Crash! There goes reality and PBR all over the floor.

Five looooong (seriously LONG) days later, Pyro became PyroBot. Dr. Clinton Bell did an impressive job of reassembling her, installing 2 plates, 17 screws and a stabilizing rod. He also did a great job of being cute as a button.


Metal detectors and MRI tubes are my sworn enemies.

Pyro spent the first month in a wheelchair. There wasn’t much to do in her wheelchair besides drink. So Pyro drank a lot.

It's hard to tell if you've had too much to drink if you don't have to walk a straight line.

It’s hard to tell if you’ve had too much to drink if you don’t have to walk a straight line.

Pyro’s entire life kind of imploded at this point, but she was lucky to have the support and love of good friends who were there for her through some rough patches.

Eileen Left's other arm is in a sling, but she still pushed me around all night.

Eileen Left’s other arm is in a sling, but she still pushed me around all night.
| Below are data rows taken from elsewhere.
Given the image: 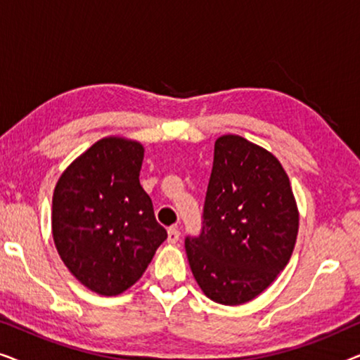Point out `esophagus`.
Wrapping results in <instances>:
<instances>
[{
	"label": "esophagus",
	"mask_w": 360,
	"mask_h": 360,
	"mask_svg": "<svg viewBox=\"0 0 360 360\" xmlns=\"http://www.w3.org/2000/svg\"><path fill=\"white\" fill-rule=\"evenodd\" d=\"M167 240H169L170 244H176L180 240V231L179 228H170L169 229V236H167Z\"/></svg>",
	"instance_id": "1"
}]
</instances>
After another three months on crutches and a final month in a walking boot, Pyro was finally cleared for physical therapy. She was told she’d probably always walk with a limp and that she would never skate the same way she used to.

Then Pyro found yoga.

Outfit not recommended for bikram yoga.

Outfit not recommended for bikram yoga.

Yoga restored her balance in every sense of the word. Her flexibility and strength returned. She became braver, calmer, and happier. She drank less. She smiled more. She laced up her skates when she was cleared, but pain and fear kept her from contact for 4 months. She didn’t want to quit, though. She became PyRef.


And she track managed for awesome teams.




Oops, I'm trying to ref instead of coaching.

Oops, I’m trying to ref instead of coaching.

Then a funny thing happened – the fear faded and the pain became easier to tune out. Pyro started bumping skaters at practice instead of blowing her whistle. She skated for travel team again, soon becoming co-captain and eventually captain. She joined a hometeam – an amazing group who challenged her to work harder and become a better skater than she ever was before the injury. She even played co-ed derby, which she LOVED.




Pyro soon began to run again, and the last of that limp disappeared – along with the last of her drinking days. She entered as many 5Ks as she could, then set her sights higher. Pyro never ran farther than 8 miles at once before her injury, but after becoming Pyrobot she ran 2 half-marathons and a 15K within 4 months. Once she was able to use her legs again the way they were meant to be used, she never wanted to stop.



Spending so much time with physical therapists inspired Pyro to hire a personal trainer – then eventually become a trainer herself. She focused on corrective and rehabilitative exercise so she could help her friends heal from their injuries, too. She discovered that muscle not only provided a protective layer to help prevent injuries – it looked damn good too.


And that, my darlings, is how a girl who thought her world was ending turned it around into something far better than she could’ve ever imagined. It took time and hard work and it hurt a lot. But she came out on the other side stronger, wiser and with the understanding that every challenge is just an opportunity to prove her mettle. Now her mission is to help others see that no matter what they are going through, this too shall pass and life will be amazing again. It won’t happen overnight and you’ll have to work to make it happen, but it will happen.